The Biden administration is resisting steps, short of military deployments, that would broadcast its greater resolve toward resisting a prospective Russian offensive against Ukraine.
Such possible steps include the specific identification of sanctions that would follow any attack, the pledge that those sanctions will be U.S. unilateral if necessary, and the clarification that Russia is in breach of its Minsk II commitments and that a new diplomatic track is necessary. The White House is also slow-rolling a new arms support package to Ukraine.
When it comes to increasing arms support, some Democrats suggest that Biden's hands are "partly tied" by spending negotiations. But these excuses are weak. Biden has the executive power and the bipartisan consensus to provide emergency arms support to Ukraine. He simply chooses not to use it.
Sen.

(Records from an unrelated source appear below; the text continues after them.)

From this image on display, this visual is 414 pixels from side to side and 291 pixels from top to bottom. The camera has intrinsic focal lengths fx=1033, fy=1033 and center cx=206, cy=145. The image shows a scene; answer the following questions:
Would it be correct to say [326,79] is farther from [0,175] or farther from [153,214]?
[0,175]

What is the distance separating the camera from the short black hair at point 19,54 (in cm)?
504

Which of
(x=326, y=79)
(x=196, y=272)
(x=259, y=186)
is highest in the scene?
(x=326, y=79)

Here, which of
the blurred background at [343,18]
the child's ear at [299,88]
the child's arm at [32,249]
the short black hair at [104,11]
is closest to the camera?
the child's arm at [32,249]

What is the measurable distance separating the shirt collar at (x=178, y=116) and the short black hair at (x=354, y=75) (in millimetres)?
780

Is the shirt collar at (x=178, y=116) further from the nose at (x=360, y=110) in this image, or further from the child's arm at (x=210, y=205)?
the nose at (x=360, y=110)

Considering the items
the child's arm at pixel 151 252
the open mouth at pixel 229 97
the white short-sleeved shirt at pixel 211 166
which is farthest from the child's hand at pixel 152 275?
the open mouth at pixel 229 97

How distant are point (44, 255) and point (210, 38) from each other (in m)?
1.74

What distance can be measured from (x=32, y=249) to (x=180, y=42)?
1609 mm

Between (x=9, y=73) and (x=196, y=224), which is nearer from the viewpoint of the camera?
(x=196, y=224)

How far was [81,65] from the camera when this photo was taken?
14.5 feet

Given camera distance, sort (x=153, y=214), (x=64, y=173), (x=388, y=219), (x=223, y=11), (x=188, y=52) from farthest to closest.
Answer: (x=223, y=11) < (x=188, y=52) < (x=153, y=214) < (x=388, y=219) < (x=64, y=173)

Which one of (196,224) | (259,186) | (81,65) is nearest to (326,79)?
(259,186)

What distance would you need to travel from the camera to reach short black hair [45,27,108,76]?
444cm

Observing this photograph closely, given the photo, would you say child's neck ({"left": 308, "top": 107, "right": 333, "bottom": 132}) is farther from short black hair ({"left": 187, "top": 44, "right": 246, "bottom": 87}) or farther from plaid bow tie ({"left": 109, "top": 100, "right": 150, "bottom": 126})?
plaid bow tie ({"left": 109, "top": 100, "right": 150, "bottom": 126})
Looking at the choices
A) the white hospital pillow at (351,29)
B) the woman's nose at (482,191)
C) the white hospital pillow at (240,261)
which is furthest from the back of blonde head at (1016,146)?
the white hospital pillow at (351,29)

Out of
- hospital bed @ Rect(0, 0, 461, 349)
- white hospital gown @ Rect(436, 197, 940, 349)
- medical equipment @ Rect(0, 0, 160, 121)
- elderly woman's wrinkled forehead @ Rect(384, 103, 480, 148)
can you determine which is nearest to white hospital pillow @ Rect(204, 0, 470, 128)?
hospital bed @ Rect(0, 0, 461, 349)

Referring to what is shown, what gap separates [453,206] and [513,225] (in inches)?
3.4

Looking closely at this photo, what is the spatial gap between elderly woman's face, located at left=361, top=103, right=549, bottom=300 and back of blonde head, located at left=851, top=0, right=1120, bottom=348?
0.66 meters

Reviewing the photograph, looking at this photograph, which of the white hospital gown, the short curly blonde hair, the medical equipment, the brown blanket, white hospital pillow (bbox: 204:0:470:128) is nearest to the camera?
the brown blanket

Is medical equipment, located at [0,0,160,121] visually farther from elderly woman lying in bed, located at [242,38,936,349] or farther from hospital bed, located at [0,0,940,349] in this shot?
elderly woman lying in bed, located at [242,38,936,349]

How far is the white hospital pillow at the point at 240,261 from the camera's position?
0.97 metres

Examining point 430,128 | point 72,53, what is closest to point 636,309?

Marco Rubio, vice chairman of the Senate Intelligence Committee, told me that "Putin views President Biden’s pattern of concessions on Ukraine as a sign of weakness. This appeasement is not only a mistake, it is a danger to the national security of the United States and our allies."
The Biden administration is certainly taking a more cautious stance than allies such as Britain, for example. Its tolerance of Putin's proxies aside, the U.K. has earned Russian ire by increasing military and intelligence support to Ukraine in recent days. In June, a British warship challenged Russian claims of sovereignty over occupied Crimea.
Biden has taken no such action, and the message is getting through to the Kremlin.
Absent strong U.S. leadership, the international response to Putin's threat is fraying. Once again illustrating Moscow's growing confidence, Russian Foreign Minister Sergey Lavrov used a Tuesday phone call with his new German counterpart to lecture her on Russia's expectations. Annalena Baerbock is pushing, unsuccessfully thus far, for a more robust German response to Russia's threats. But a Russian readout of her call shows just how confident the Russians are that Germany won't sanction Russia where it hurts. The readout says that Baerbock was "given detailed explanations about the lack of alternative to the Minsk agreements on the settlement of the internal Ukrainian crisis and their implementation by Kiev, as well as the demand for influence in this regard on the Ukrainian authorities from [Germany] ..."
This rhetoric should be taken for what it is: Russia's assumption that it has seized the strategic initiative. Still, Biden insists on vacillating somewhere between overdue caution and pointless rhetoric.
This is a very dangerous message to send to a Russian leader who revels in taking risks in the face of apparent weakness. Indeed, it is absolutely critical to recognize how deeply Putin's policy choices are shaped by his sense of any opportunity to manipulate and intimidate. The Russian leader is a graduate of the KGB Red Banner Institute, after all. And like the Foreign Intelligence Academy that has now replaced it, the Red Banner Institute's curriculum prioritized the education of psychological manipulation and the aggressive seizure of opportunity. Putin and his security cadre respect strength and loathe weakness. Indeed, they devour it.
Put another way, Ukraine has a problem.